Our analysis suggests that this hypothesis is likely to be true! Specifically, we extracted the hallucinated years from XSum summaries and plotted their histogram density in Figure 3. Remarkably, more than 95% of these dates indeed lie within the range 2014-2017, suggesting that the model might indeed be retrieving additional information about webarchive last updated time.

Including more distinct examples increases information, but also context length .. separate these effects by extending context length by repeating same examples

We ran this experiment on low-resource MT by repeating 25 examples several times to create many-shot prompts with up to 1000 examples (shuffled ordering) and added the results in Figure 4 in the rebuttal pdf.

The performance with repeated examples stays nearly the same and significantly lags behind many-shot performance with distinct examples. On this task, the benefit of many-shot ICL mainly stems from adding new information as opposed to increasing context length.

Planning logistics: Is there a significant increase for many-shot?

To be certain, we re-evaluated many-shot on Logistics with the latest public version of Gemini 1.5 Pro, and added the result in Figure 5 in the rebuttal pdf. Many-shot accuracy improves uniformly for this version – interestingly, few-shot performance already starts quite high around 40%, and improves to 62.8% with 400-shot and plateaus to 63.8 with 800% shot.

Supervised fine tuning: base model, and how many epochs? And why were these choices made? Estimates on the computation resources?

We performed “full” fine-tuning (no adapters) on the same base model that was used for the many-shot ICL (Gemini 1.5 Pro). We performed 5 epochs of training, picking intermediate checkpoint with lowest validation loss (often from the first few epochs). These choices were made to ensure that we can obtain quite strong results for SFT. We’ll add these details in Sec 4.3.

Since Gemini 1.5 Pro is closed-source, we used Vertex API for SFT and cannot provide estimates of computation resources.

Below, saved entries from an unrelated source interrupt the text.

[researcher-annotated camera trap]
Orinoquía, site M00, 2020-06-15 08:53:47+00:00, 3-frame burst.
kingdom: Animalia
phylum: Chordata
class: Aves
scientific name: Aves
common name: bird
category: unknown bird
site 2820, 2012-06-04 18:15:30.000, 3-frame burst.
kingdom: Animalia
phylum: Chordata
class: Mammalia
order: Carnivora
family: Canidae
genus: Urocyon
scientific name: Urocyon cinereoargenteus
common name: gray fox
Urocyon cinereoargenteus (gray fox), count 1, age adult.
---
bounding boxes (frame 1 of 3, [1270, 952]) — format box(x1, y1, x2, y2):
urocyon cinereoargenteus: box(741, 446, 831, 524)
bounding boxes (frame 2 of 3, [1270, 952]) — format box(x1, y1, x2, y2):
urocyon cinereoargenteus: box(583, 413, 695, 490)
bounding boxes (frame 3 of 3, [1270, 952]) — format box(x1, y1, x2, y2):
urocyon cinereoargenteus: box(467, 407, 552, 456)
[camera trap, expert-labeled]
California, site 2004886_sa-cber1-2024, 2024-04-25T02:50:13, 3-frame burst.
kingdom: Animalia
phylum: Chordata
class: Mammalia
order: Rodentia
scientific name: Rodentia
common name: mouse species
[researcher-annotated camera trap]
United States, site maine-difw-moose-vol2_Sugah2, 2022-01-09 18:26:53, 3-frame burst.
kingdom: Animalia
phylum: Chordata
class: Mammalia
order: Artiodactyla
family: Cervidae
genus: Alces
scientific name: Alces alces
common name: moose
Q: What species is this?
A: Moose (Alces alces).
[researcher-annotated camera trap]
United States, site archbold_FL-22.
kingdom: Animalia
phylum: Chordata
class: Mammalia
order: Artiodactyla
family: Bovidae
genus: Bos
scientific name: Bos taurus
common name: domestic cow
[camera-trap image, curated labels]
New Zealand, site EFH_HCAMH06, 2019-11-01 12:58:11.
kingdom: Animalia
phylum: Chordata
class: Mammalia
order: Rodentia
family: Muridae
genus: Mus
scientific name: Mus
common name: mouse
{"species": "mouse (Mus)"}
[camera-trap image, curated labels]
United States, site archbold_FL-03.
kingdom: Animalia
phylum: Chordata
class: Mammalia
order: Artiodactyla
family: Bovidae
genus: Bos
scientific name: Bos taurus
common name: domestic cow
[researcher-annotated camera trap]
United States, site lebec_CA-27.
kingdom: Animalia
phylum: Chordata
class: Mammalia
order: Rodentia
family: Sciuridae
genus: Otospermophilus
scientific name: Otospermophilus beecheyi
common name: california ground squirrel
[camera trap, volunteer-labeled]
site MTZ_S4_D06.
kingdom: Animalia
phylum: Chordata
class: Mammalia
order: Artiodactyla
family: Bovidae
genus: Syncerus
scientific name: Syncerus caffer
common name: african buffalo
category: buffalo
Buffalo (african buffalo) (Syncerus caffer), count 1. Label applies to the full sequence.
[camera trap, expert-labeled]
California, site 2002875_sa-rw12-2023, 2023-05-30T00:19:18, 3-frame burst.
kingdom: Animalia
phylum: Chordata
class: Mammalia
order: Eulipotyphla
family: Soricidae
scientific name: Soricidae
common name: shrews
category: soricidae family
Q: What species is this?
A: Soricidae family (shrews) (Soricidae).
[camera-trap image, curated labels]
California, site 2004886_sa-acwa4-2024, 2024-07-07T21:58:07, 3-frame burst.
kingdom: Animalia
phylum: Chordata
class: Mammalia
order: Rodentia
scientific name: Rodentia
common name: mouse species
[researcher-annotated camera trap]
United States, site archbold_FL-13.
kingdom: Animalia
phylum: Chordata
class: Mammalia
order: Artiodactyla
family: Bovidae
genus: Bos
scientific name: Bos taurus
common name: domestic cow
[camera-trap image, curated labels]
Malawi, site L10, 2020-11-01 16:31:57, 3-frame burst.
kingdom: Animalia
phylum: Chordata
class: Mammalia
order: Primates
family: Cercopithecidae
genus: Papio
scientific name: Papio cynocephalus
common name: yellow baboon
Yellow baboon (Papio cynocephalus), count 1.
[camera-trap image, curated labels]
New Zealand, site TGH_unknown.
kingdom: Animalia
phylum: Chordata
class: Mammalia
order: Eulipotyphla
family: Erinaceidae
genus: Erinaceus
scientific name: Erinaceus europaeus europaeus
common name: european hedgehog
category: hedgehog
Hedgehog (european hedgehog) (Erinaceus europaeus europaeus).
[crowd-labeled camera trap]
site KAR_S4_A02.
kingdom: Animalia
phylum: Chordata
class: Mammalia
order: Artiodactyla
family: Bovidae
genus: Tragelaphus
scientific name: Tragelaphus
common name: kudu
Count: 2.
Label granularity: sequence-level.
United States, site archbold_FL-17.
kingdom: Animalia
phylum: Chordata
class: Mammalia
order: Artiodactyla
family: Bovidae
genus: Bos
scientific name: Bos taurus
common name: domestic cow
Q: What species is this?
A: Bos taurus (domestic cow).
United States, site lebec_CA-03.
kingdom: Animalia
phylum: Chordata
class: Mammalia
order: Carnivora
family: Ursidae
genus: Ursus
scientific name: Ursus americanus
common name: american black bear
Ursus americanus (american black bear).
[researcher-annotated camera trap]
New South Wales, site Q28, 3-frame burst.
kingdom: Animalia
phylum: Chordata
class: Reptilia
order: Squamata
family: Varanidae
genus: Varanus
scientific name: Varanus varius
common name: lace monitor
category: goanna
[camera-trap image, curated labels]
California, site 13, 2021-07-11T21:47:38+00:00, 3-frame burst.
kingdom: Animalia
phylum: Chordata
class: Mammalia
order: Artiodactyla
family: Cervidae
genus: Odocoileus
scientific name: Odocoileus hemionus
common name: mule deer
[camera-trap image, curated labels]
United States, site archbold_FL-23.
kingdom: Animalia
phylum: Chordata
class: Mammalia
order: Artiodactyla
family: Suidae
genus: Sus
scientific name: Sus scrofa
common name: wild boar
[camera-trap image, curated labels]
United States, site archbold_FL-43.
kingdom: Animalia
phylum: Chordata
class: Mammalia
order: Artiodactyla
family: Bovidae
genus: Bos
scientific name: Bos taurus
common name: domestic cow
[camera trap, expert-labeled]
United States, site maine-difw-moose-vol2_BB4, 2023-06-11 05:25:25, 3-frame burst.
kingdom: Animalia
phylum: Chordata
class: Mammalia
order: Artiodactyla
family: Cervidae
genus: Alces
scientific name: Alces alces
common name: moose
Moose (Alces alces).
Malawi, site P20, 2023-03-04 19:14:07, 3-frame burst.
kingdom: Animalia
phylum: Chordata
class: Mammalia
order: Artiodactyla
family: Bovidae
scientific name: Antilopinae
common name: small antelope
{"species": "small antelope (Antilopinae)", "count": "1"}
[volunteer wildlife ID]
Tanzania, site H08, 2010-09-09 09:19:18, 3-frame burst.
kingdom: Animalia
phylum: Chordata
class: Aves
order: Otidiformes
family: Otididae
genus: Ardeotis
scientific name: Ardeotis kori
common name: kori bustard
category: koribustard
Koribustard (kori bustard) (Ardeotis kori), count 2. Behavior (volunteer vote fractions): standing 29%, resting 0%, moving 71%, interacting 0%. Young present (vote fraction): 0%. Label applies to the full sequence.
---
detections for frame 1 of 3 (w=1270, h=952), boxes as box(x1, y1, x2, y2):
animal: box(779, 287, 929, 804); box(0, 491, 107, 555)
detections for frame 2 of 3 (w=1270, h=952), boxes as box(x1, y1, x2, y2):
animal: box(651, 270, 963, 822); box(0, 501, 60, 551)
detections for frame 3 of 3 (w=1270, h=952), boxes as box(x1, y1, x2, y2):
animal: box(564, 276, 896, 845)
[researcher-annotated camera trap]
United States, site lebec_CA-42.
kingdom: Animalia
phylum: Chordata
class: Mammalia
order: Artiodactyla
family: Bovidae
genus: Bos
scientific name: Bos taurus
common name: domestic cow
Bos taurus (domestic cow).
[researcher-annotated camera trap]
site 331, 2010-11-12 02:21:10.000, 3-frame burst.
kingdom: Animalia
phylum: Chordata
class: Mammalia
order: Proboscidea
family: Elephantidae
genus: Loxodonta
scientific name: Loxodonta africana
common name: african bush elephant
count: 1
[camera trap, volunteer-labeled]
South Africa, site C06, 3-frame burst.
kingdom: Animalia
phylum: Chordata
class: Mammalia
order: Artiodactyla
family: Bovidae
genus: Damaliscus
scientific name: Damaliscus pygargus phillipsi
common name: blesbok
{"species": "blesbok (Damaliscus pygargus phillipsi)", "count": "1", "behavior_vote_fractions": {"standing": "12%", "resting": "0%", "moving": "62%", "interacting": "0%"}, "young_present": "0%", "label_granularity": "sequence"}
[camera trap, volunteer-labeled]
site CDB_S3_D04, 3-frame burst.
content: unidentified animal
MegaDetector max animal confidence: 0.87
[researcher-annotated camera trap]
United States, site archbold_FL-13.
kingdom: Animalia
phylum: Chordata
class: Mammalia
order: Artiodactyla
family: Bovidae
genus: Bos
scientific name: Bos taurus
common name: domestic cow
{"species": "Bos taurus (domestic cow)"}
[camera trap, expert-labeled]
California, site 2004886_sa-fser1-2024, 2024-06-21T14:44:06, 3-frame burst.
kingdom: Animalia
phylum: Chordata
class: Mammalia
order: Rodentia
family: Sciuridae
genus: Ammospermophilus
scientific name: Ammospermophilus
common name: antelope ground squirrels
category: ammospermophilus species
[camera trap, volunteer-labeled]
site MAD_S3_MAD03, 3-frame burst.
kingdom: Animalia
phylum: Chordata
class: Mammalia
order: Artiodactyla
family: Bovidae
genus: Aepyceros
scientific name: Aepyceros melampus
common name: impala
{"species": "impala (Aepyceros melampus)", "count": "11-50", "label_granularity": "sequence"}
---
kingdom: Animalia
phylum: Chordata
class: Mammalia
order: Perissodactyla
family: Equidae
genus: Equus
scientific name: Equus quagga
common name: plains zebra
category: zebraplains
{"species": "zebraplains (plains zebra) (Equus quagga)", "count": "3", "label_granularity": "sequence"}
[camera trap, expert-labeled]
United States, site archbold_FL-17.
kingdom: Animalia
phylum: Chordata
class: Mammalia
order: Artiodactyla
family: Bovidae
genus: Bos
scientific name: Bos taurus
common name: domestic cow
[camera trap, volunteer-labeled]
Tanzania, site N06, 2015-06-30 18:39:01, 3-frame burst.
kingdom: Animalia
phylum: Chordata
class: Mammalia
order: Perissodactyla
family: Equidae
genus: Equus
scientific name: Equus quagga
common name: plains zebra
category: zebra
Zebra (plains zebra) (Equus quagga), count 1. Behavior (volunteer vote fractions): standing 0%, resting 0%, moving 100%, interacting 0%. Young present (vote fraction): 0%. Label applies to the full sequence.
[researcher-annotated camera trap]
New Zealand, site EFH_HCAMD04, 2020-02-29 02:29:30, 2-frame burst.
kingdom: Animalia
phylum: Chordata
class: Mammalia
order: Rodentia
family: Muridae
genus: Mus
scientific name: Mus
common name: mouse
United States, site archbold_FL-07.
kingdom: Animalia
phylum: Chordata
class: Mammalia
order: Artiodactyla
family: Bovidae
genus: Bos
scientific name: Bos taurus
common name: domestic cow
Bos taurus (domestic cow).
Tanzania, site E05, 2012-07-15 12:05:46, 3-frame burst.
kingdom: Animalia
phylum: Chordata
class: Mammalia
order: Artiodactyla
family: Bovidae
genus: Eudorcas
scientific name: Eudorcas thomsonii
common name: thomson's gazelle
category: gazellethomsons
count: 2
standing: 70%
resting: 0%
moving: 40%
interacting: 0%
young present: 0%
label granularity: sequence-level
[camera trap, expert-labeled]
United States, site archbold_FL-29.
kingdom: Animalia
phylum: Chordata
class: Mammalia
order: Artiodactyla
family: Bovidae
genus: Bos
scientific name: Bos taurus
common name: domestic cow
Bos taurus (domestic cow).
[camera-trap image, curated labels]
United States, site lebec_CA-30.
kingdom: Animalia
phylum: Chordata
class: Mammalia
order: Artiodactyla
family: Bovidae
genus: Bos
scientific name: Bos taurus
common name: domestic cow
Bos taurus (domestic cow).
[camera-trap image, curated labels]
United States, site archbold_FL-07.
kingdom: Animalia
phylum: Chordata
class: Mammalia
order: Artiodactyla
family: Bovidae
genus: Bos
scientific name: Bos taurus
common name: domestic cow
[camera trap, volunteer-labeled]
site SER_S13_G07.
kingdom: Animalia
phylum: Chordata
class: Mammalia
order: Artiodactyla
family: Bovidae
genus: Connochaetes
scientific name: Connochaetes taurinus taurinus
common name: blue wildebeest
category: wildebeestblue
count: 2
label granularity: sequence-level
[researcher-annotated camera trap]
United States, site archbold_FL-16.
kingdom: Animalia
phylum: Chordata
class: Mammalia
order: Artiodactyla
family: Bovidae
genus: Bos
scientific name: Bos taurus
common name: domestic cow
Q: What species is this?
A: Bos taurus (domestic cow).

Supervised finetuning comparison only on machine translation task .. limited conclusion

Correct, our results only demonstrate that many-shot ICL can be competitive to fine-tuning on some tasks. The high dollar cost of “fine-tuning” limited our experimentation to 4 runs (2 tasks x 2 data sizes). We also performed comparison to SFT on parity prediction, where we find that many-shot ICL requires 20x less samples compared to fine-tuning GPT-2 to reach the same performance on this synthetic task (Appendix A.13). A more thorough comparison would be interesting for future work.

what error bars indicate .. say it is stdev

Yes, error bars indicate stdev of test performance across multiple random seeds, where K-shot prompts are sampled randomly for each seed (Lines 68-70). We’ll update the text to clarify this.

We hope most of the reviewer's concerns have been addressed and if so, they would reconsider their assessment.